Miss Peregrine’s Home for Peculiar Children was quite disappointing and not a movie I would sit through again; it has some imaginative moments and Samuel L. Jackson is worth the price of entry alone but I’d say this is for Burton enthusiasts only.
Plot: When Jake discovers clues to a mystery that spans alternate realities and times, he uncovers a secret refuge known as Miss Peregrine’s Home for Peculiar Children. As he learns about the residents and their unusual abilities, Jake realizes that safety is an illusion, and danger lurks in the form of powerful, hidden enemies. Jake must figure out who is real, who can be trusted, and who he really is.
Review: Tim Burton has been quite hit or miss over the years; the last films of his I truly enjoyed were Sleepy Hollow and Big Fish. He is at his best when he is working with composer Danny Elfman as they seem to understand each other perfectly. That’s the first mistake of Miss Peregrine’s Home for Peculiar Children was not bringing in Elfman to do the music score; it’s not that the music is bad it’s just very bland and forgettable without any tune.
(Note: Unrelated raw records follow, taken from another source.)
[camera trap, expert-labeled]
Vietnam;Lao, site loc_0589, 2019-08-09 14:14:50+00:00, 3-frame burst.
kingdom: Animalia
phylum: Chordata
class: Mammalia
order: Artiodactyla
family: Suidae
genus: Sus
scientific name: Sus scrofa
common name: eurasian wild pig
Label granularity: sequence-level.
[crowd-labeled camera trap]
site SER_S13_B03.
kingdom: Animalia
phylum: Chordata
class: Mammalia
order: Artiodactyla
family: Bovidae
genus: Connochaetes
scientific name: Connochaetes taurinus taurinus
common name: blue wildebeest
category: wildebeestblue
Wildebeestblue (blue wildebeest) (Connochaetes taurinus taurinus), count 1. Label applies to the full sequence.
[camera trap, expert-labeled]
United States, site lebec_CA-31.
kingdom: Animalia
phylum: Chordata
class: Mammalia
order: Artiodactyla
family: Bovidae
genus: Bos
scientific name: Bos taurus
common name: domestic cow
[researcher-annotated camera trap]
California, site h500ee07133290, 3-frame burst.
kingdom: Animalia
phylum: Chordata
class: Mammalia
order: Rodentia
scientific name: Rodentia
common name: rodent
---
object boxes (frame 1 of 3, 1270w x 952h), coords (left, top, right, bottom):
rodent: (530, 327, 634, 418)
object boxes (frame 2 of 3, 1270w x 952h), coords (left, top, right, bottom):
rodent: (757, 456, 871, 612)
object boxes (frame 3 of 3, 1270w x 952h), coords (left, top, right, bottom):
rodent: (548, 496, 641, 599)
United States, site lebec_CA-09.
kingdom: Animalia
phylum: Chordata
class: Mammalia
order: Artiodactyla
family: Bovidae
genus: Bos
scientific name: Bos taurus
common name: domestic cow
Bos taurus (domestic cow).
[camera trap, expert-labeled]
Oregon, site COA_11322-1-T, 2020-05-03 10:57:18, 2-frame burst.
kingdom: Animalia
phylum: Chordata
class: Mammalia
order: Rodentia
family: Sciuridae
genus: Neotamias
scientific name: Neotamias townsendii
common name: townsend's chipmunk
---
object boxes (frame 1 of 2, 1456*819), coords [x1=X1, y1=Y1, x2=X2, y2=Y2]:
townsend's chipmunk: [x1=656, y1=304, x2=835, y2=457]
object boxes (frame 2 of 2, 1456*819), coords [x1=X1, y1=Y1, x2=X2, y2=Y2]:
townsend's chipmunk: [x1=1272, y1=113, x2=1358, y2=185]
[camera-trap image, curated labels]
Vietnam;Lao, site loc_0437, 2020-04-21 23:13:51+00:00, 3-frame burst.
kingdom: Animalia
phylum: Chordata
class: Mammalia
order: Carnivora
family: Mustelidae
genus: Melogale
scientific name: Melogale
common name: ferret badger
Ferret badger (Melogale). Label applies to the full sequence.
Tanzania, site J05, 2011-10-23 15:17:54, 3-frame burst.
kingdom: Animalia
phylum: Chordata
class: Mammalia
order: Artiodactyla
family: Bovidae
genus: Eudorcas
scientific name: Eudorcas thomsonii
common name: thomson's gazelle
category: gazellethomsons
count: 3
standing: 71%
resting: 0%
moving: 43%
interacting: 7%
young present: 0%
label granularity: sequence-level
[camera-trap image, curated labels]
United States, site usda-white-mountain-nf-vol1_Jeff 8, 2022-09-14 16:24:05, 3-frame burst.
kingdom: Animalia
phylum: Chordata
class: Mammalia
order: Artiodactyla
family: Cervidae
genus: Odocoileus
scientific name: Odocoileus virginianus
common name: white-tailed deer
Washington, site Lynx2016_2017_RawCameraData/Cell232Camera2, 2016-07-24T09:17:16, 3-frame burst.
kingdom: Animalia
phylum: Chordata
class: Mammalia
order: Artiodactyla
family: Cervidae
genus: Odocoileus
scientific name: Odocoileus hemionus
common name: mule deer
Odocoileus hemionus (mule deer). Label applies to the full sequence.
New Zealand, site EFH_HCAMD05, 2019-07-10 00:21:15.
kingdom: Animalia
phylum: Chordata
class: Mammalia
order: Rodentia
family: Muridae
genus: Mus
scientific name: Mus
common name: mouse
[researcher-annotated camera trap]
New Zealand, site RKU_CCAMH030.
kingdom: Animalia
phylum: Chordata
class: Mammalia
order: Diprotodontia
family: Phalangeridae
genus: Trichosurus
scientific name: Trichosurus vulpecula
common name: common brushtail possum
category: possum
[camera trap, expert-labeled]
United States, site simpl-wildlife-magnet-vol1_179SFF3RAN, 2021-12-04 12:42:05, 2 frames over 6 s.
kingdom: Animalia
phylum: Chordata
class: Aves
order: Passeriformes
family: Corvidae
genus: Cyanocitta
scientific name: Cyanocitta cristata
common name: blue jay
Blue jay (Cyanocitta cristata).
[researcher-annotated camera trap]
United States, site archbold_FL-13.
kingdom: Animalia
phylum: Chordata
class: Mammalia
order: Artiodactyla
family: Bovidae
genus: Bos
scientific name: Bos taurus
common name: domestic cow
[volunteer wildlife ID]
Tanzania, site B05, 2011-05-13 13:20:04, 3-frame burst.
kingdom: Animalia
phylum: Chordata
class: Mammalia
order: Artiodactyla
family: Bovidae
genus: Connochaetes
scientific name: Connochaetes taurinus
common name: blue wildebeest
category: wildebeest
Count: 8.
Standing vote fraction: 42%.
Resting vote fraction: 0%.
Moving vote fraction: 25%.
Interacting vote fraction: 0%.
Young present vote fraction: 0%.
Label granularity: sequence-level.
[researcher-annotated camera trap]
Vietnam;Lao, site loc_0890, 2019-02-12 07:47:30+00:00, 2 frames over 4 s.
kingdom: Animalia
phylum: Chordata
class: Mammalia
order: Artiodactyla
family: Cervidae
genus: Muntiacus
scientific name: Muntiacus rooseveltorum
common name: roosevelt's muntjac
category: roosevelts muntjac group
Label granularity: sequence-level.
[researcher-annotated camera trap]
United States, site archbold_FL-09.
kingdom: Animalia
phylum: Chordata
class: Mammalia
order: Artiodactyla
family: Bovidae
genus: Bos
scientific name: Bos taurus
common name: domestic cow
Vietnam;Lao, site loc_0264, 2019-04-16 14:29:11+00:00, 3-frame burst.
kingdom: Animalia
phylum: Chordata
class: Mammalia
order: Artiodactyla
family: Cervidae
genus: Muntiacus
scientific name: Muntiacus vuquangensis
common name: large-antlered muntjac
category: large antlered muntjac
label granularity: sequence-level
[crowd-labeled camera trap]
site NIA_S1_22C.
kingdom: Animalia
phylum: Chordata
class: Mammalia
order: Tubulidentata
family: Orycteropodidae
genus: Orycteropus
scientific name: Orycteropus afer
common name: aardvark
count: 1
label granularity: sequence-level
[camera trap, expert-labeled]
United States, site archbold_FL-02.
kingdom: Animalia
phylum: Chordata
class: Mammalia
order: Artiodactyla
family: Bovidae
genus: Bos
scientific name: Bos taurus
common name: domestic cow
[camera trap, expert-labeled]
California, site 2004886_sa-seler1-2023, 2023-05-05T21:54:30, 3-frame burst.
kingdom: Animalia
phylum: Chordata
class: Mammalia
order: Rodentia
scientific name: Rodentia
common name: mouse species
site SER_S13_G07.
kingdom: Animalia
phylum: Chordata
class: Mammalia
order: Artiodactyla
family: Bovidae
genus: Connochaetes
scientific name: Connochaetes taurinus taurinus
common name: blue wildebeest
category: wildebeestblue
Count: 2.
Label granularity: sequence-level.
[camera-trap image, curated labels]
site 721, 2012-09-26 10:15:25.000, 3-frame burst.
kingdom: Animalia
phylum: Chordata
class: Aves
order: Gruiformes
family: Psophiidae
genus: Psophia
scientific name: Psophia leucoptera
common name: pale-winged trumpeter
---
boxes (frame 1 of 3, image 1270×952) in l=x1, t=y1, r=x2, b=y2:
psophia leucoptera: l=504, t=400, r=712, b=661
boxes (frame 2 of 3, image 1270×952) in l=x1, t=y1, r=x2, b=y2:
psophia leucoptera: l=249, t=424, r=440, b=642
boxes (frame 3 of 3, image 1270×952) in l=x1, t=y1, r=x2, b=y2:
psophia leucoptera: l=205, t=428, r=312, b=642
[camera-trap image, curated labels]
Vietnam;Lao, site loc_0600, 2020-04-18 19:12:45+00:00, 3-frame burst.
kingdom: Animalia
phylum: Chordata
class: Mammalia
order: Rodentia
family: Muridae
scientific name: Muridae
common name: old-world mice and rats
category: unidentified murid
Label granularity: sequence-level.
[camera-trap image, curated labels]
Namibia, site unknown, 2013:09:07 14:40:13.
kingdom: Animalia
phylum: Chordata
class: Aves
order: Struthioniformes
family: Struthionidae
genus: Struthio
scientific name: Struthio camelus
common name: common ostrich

You know immediately that you’re watching a Tim Burton film as his visuals are always strikingly bizarre yet fantastic. There is no doubting that the movie is incredibly imaginative with some memorable moments but for some reason the story just didn’t engage me and by the end of the movie I had pretty much zoned out. At 2 hours and 6 minutes it felt that long and could have had a few minutes chopped here and there just to flow a bit better.
Asa Butterfield was fine as the lead Jake, but you never really felt like you cared about him; sure, he misses his Grandfather and is an outcast in his world but aside from that you don’t know much about him nor do you ever really take any interest in him.
I love Eva Green and she was very entertaining as Miss Peregrine and the fact that she smoked a pipe just felt very Tim Burton; it’s a shame she never really gets to do anything and has no real story to tell either. She’s there just to protect the children from the real world but can’t prevent the real world from coming to find them.
The “peculiar” children are very Burten-esque and weird and as it’s adapted from a Young Adult novel you can definitely see where why it appealed to him as it’s suitably weird. Note, I said this is from a Young Adult novel and not a kid’s book as this is certainly not a movie for young children; it’s quite a dark and somber tale with some unsettling moments, especially scenes with monsters eating human eyes which is fucked up no matter what age you are.
The movie does get more interesting when Samuel L. Jackson eventually turns up and he looks creepier than I’ve ever seen him with his glowing white eyes and bizarre hair. He’s the big bad of the piece called Barron who is arguably the best element of the film.
Overall, Miss Peregrine’s Home for Peculiar Children was quite disappointing and not a movie I would sit through again; it has some imaginative moments and Samuel L. Jackson is worth the price of entry alone but I’d say this is for Burton enthusiasts only.